Season 8, much like the series, hinges on the relationship between Carrie (Claire Danes) and her mentor, National Security Advisor Saul Berenson (Mandy Patinkin), but it also marks a callback, metaphorically and spiritually, to Nicholas Brody, the P.O.W. hero and suspected turncoat played by Damian Lewis who became Carrie’s lover at the start of the series.

“Homeland” has enjoyed a distinguished run, earning eight Emmys – including two for Danes and best drama in 2012 – along with praise for mirroring real security issues.  It did so in early 2017 with a storyline that featured a president dueling with U.S. intelligence agencies and Russian political misinformation.

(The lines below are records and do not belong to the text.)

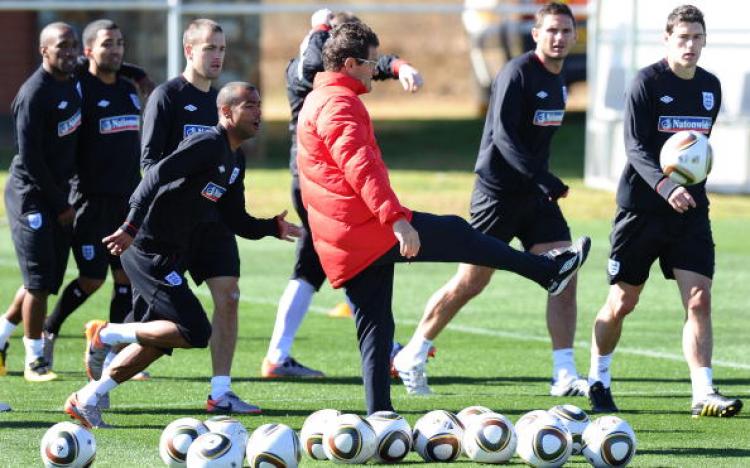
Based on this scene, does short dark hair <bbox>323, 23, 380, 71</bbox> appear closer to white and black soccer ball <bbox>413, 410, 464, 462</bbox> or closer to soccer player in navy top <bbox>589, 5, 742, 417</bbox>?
white and black soccer ball <bbox>413, 410, 464, 462</bbox>

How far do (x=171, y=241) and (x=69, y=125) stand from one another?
2.05 meters

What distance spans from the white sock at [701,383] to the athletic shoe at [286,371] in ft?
8.93

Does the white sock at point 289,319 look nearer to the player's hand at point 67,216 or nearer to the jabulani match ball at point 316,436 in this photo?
the player's hand at point 67,216

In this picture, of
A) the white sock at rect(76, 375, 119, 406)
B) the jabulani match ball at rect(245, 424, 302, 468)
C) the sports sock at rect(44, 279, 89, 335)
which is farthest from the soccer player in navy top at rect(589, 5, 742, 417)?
the sports sock at rect(44, 279, 89, 335)

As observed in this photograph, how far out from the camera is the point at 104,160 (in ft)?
34.5

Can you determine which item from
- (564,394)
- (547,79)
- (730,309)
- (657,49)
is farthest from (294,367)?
(657,49)

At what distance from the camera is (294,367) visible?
35.2 ft

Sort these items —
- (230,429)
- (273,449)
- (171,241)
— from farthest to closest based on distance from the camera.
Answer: (171,241) → (230,429) → (273,449)

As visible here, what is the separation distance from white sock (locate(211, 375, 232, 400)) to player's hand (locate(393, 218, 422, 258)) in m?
2.21

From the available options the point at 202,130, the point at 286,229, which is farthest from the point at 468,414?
the point at 202,130

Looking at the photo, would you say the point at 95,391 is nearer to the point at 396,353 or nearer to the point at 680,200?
the point at 396,353

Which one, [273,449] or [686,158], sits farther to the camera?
[686,158]

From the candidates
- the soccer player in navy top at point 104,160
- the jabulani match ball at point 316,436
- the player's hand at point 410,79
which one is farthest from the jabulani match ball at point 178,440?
the soccer player in navy top at point 104,160

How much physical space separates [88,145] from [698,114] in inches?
160
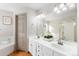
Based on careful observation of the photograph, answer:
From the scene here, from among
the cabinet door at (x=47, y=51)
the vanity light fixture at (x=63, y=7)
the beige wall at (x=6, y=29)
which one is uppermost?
the vanity light fixture at (x=63, y=7)

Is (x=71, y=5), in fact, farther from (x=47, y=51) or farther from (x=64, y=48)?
(x=47, y=51)

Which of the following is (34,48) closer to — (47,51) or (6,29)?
(47,51)

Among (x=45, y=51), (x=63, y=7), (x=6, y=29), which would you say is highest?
(x=63, y=7)

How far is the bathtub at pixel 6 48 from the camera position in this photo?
1.88 metres

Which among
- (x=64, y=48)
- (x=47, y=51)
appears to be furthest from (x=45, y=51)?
(x=64, y=48)

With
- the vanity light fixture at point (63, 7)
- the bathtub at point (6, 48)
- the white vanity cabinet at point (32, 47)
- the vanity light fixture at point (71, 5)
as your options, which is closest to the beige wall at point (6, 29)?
the bathtub at point (6, 48)

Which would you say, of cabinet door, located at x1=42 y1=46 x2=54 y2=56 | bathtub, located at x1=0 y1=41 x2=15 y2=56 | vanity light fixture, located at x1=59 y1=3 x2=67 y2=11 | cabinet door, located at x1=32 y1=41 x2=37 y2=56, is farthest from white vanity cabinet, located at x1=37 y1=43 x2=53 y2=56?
vanity light fixture, located at x1=59 y1=3 x2=67 y2=11

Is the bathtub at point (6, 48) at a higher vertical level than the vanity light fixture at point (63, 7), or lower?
lower

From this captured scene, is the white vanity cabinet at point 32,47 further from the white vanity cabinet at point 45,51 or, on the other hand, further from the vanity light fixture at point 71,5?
the vanity light fixture at point 71,5

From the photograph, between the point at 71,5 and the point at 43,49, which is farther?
the point at 43,49

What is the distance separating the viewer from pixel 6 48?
6.21ft

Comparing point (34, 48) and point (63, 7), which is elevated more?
point (63, 7)

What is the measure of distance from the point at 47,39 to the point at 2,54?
82 centimetres

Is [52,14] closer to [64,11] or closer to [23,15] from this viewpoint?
[64,11]
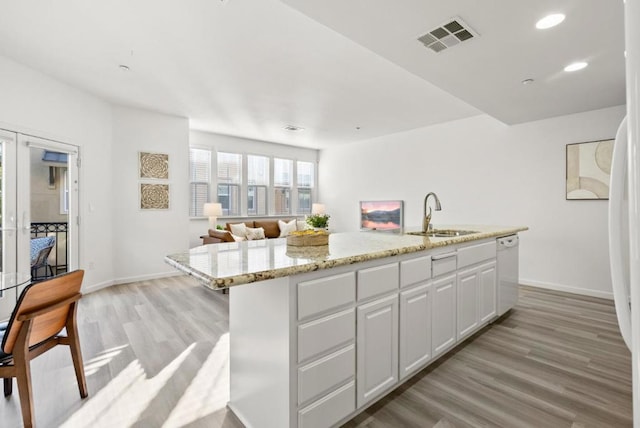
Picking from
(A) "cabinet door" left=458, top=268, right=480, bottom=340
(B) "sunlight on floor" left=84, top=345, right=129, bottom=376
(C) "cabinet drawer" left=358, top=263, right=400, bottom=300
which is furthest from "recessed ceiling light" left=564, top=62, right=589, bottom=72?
(B) "sunlight on floor" left=84, top=345, right=129, bottom=376

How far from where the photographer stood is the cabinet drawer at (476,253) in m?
2.54

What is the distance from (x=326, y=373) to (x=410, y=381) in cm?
94

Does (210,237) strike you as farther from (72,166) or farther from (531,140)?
(531,140)

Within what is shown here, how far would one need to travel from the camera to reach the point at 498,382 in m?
2.13

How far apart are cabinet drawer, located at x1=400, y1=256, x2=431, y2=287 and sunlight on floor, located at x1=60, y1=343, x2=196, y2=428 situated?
1.82 meters

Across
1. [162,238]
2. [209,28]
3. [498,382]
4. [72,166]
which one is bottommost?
[498,382]

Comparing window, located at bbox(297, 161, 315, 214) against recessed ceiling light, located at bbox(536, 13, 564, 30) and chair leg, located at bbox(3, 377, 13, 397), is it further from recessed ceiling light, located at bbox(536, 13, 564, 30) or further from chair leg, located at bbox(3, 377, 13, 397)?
chair leg, located at bbox(3, 377, 13, 397)

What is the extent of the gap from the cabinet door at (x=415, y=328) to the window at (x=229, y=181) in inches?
220

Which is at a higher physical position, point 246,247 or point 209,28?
point 209,28

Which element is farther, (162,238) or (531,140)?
(162,238)

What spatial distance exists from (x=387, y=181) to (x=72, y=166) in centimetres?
557

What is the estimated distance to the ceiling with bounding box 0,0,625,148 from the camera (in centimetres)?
210

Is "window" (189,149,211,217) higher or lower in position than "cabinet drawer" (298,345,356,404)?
higher

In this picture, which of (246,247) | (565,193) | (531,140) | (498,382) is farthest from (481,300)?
(531,140)
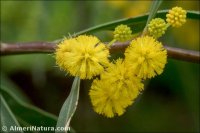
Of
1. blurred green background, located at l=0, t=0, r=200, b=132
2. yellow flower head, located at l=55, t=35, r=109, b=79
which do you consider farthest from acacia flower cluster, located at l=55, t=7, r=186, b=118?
blurred green background, located at l=0, t=0, r=200, b=132

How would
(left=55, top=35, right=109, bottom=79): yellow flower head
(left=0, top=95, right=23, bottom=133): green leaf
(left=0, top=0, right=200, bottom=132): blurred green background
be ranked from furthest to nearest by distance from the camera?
1. (left=0, top=0, right=200, bottom=132): blurred green background
2. (left=0, top=95, right=23, bottom=133): green leaf
3. (left=55, top=35, right=109, bottom=79): yellow flower head

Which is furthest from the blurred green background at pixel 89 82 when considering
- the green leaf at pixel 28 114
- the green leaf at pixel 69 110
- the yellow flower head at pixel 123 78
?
the yellow flower head at pixel 123 78

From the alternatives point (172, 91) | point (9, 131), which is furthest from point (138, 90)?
point (172, 91)

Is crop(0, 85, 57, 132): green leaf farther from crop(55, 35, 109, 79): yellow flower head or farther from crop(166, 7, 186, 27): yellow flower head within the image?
crop(166, 7, 186, 27): yellow flower head

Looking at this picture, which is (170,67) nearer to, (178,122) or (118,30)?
(178,122)

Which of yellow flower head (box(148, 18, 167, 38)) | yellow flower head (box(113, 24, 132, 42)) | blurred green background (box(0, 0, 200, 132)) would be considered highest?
yellow flower head (box(148, 18, 167, 38))

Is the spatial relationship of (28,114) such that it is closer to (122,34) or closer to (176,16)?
(122,34)
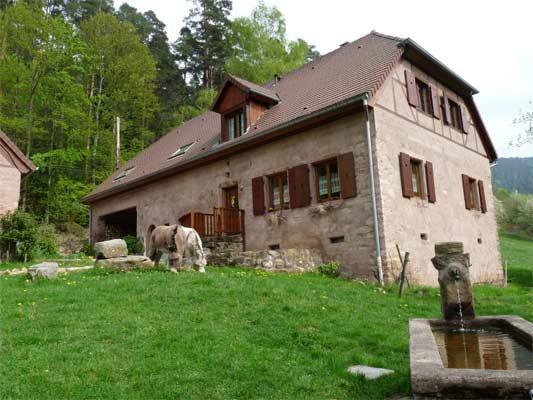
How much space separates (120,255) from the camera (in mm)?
12648

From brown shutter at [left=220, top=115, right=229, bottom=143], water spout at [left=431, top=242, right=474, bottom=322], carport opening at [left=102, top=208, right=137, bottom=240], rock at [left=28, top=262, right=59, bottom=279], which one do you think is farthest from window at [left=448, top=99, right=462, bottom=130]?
carport opening at [left=102, top=208, right=137, bottom=240]

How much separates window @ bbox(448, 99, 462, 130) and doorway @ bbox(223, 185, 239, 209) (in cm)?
887

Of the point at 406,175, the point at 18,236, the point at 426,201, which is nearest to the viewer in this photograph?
the point at 406,175

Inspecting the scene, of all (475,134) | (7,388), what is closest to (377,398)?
(7,388)

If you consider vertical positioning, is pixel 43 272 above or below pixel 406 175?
below

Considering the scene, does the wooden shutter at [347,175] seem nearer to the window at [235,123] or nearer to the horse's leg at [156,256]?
the window at [235,123]

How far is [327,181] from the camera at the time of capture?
1351 cm

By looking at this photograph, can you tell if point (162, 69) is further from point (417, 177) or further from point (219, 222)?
point (417, 177)

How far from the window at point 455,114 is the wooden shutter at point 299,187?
24.1ft

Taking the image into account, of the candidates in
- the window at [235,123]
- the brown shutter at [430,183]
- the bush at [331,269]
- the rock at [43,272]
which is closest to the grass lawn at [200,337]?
the rock at [43,272]

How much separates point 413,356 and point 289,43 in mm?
27444

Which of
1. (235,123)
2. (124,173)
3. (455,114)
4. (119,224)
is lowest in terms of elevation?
(119,224)

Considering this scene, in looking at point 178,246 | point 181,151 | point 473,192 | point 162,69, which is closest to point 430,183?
point 473,192

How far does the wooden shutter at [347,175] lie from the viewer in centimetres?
1269
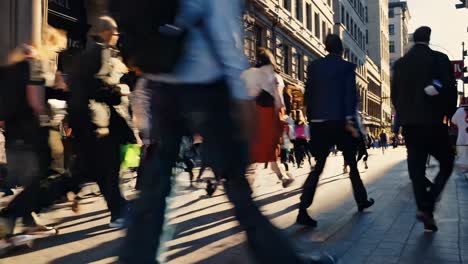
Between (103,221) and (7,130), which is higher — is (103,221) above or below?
below

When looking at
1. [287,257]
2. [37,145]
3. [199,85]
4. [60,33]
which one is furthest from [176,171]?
[60,33]

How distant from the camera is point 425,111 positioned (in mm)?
4297

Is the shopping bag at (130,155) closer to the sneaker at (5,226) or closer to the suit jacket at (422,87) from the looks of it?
the sneaker at (5,226)

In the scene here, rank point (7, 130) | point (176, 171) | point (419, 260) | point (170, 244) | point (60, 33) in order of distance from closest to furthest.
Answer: point (176, 171), point (419, 260), point (170, 244), point (7, 130), point (60, 33)

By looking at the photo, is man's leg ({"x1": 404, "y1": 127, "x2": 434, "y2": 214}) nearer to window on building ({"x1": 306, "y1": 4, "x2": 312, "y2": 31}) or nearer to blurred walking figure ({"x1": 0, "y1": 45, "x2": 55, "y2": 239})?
blurred walking figure ({"x1": 0, "y1": 45, "x2": 55, "y2": 239})

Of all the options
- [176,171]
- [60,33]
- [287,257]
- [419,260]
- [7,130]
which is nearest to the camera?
[287,257]

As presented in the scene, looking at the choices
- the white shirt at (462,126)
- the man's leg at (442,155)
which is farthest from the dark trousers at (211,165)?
the white shirt at (462,126)

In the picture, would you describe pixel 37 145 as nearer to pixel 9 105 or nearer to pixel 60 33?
pixel 9 105

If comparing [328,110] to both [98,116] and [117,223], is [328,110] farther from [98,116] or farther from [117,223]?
[117,223]

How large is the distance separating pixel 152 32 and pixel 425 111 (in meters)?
3.09

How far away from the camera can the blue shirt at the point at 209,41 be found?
2020 mm

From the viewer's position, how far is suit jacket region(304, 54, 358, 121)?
4641 mm

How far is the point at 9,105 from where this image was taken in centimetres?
392

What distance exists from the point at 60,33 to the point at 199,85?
129 inches
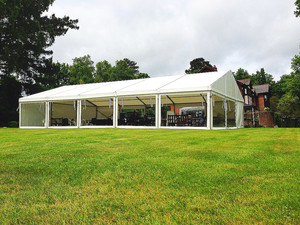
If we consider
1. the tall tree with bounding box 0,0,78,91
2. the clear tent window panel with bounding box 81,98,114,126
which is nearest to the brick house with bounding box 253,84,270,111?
the clear tent window panel with bounding box 81,98,114,126

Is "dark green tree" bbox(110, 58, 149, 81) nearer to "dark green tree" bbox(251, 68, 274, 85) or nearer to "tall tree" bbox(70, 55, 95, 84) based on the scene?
"tall tree" bbox(70, 55, 95, 84)

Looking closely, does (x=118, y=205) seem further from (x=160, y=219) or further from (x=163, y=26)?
(x=163, y=26)

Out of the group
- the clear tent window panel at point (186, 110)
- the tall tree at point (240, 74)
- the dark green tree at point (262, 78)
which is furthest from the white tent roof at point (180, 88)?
the dark green tree at point (262, 78)

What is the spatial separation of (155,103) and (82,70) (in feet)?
108

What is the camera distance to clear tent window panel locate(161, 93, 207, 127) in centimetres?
1152

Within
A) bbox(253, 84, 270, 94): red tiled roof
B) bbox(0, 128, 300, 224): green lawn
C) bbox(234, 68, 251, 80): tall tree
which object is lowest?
bbox(0, 128, 300, 224): green lawn

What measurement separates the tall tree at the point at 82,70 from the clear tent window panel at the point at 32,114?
2418cm

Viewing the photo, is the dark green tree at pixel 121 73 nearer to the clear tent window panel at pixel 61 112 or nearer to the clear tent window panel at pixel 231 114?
the clear tent window panel at pixel 61 112

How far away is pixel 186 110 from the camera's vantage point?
53.1 ft

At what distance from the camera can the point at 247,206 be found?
155cm

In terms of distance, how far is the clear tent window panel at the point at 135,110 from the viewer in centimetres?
1362

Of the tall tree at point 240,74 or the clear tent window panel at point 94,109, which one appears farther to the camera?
the tall tree at point 240,74

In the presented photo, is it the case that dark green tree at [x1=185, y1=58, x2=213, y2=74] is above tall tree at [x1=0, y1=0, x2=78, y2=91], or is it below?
above

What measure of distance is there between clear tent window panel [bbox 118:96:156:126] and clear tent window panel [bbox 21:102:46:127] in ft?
18.2
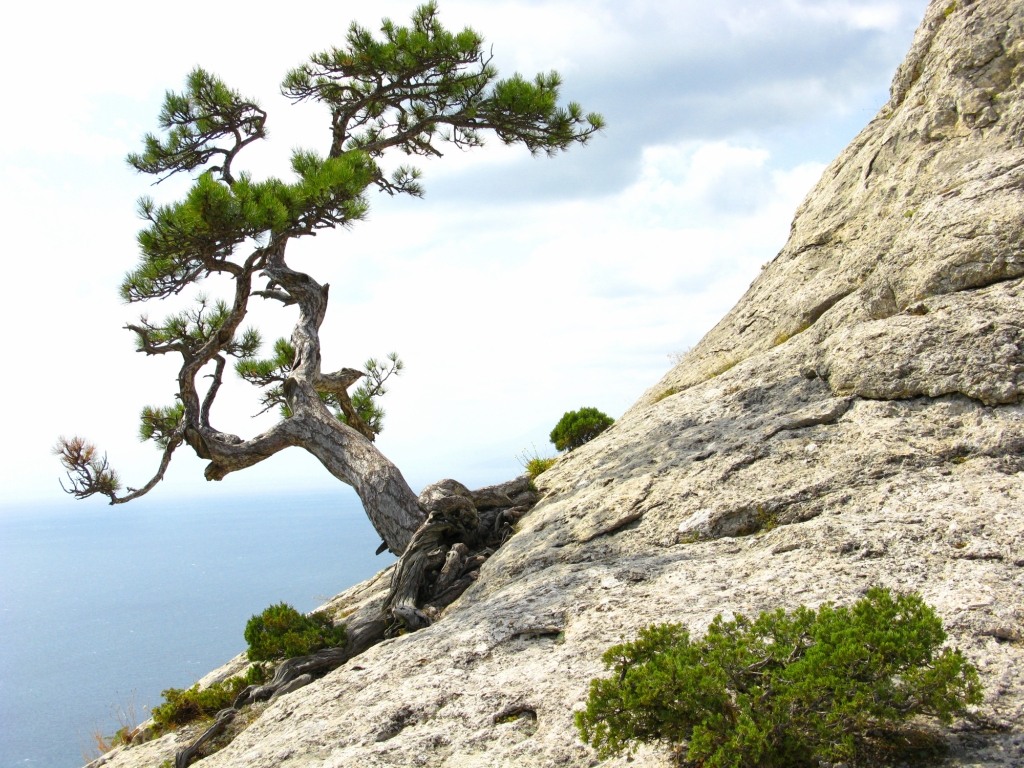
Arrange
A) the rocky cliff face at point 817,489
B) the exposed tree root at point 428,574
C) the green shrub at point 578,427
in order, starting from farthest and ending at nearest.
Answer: the green shrub at point 578,427
the exposed tree root at point 428,574
the rocky cliff face at point 817,489

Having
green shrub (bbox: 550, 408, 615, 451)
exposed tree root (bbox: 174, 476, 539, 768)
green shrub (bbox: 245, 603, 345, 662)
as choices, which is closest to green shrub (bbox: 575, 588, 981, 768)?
exposed tree root (bbox: 174, 476, 539, 768)

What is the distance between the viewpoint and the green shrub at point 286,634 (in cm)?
809

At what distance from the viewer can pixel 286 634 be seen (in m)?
8.15

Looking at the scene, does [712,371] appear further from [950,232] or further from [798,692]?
[798,692]

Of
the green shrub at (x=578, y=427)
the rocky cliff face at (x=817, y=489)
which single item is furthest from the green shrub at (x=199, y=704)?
the green shrub at (x=578, y=427)

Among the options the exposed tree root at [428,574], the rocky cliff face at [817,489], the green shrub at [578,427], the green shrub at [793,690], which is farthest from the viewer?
the green shrub at [578,427]

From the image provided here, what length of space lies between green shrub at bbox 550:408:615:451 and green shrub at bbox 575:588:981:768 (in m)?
9.85

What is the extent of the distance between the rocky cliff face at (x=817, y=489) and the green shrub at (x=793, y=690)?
0.47 m

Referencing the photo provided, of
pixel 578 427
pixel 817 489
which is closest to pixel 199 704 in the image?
pixel 817 489

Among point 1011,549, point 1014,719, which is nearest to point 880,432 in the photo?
point 1011,549

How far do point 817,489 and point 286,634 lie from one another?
567 cm

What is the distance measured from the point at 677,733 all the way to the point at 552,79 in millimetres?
11549

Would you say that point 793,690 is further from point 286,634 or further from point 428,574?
point 428,574

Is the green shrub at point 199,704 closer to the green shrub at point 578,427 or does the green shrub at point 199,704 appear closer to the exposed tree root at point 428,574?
the exposed tree root at point 428,574
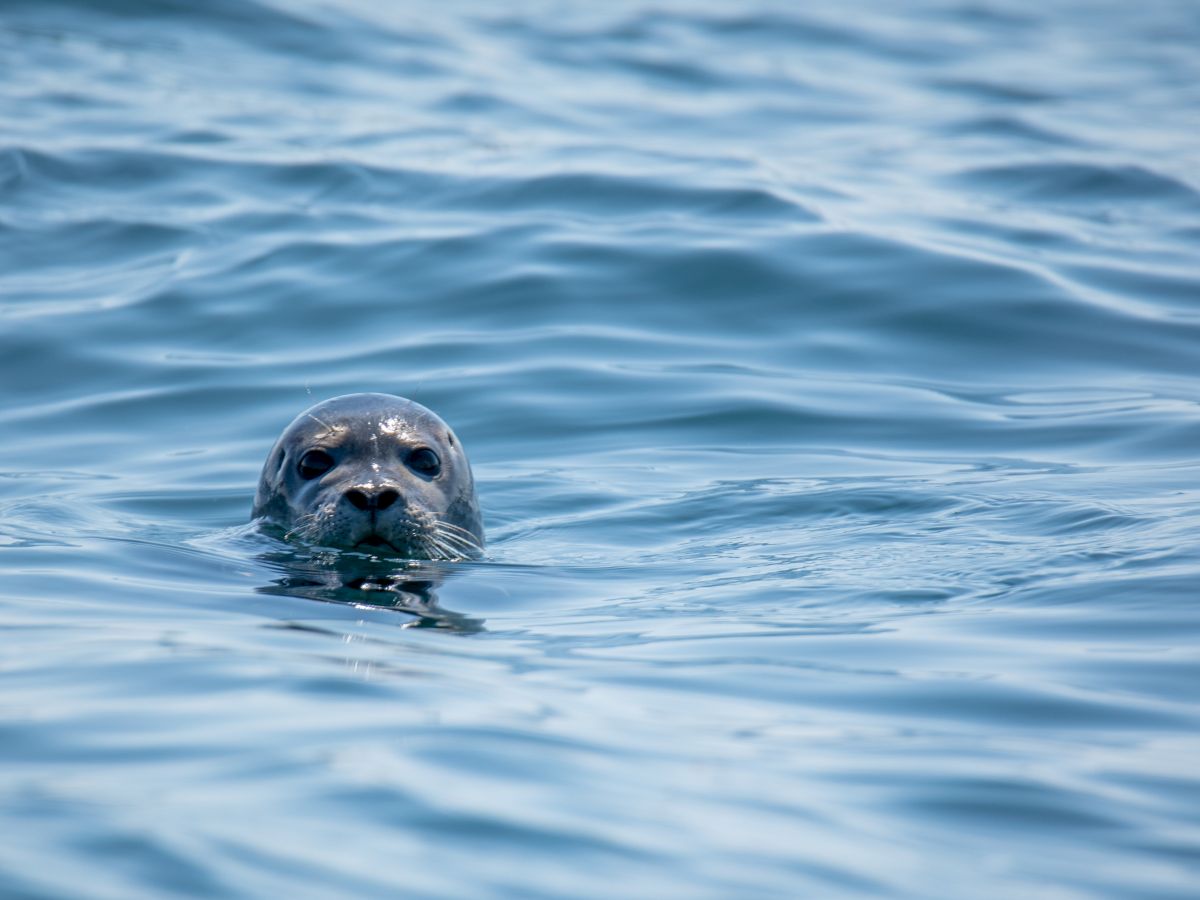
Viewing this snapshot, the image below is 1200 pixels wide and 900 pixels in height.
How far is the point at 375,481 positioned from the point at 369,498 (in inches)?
8.6

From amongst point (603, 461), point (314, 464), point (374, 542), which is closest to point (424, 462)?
point (314, 464)

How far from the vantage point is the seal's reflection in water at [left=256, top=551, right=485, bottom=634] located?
6164 mm

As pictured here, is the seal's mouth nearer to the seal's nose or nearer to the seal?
the seal

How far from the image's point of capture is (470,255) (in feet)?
42.7

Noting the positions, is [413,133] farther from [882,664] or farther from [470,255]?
[882,664]

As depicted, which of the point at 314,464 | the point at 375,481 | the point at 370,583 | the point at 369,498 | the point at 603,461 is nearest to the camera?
the point at 370,583

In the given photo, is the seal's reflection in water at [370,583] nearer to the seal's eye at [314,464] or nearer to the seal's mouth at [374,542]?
the seal's mouth at [374,542]

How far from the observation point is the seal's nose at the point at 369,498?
7023mm

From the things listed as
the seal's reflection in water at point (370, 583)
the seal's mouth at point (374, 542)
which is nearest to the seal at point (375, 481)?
the seal's mouth at point (374, 542)

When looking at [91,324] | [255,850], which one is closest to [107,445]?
[91,324]

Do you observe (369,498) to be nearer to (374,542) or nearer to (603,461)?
(374,542)

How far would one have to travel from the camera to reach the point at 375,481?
7.24 meters

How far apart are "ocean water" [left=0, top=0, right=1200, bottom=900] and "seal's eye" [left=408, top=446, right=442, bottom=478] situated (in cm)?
47

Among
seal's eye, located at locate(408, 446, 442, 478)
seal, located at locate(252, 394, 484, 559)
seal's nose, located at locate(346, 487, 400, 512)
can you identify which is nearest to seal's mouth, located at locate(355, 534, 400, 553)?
seal, located at locate(252, 394, 484, 559)
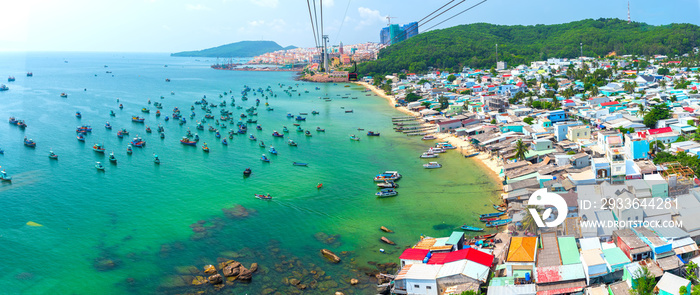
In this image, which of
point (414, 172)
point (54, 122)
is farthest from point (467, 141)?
point (54, 122)

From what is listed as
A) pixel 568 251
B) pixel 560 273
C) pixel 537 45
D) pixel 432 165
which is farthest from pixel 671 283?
pixel 537 45

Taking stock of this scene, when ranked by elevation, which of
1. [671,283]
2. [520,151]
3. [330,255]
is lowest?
[330,255]

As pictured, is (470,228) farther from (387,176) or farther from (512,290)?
(387,176)

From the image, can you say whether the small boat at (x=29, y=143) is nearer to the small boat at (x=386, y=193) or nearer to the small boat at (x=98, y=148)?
the small boat at (x=98, y=148)

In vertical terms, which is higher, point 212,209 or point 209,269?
point 212,209

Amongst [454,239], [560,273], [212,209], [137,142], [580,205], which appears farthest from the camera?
[137,142]

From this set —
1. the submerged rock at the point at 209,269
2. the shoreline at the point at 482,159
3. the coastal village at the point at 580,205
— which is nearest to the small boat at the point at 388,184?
the shoreline at the point at 482,159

In a sign of its attention to detail, an Iranian intelligence chief from earlier seasons was modeled on Qasem Soleimani, the Iranian leader recently killed by a U.S. drone strike ordered by President Trump. 

After months of confinement in a Russian gulag, Carrie Mathison (Claire Danes), left, is under examination - and suspicion - after she returns to the CIA fold in the final season of Showtime's 'Homeland.'

As the premiere opens, Carrie struggles to recover from months of isolation in a Russian gulag, where she was taken after a heroic effort to extract a witness last season. Her colleagues are suspicious of whether she’s been “turned” by the Russians; even Carrie, who has bipolar disorder, isn’t certain.

“Carrie’s kind of morphed into Brody,” Danes says. “She’s definitely in a circumstance that’s similar to where he was in the very beginning,” leaving viewers wondering whose side he was really on.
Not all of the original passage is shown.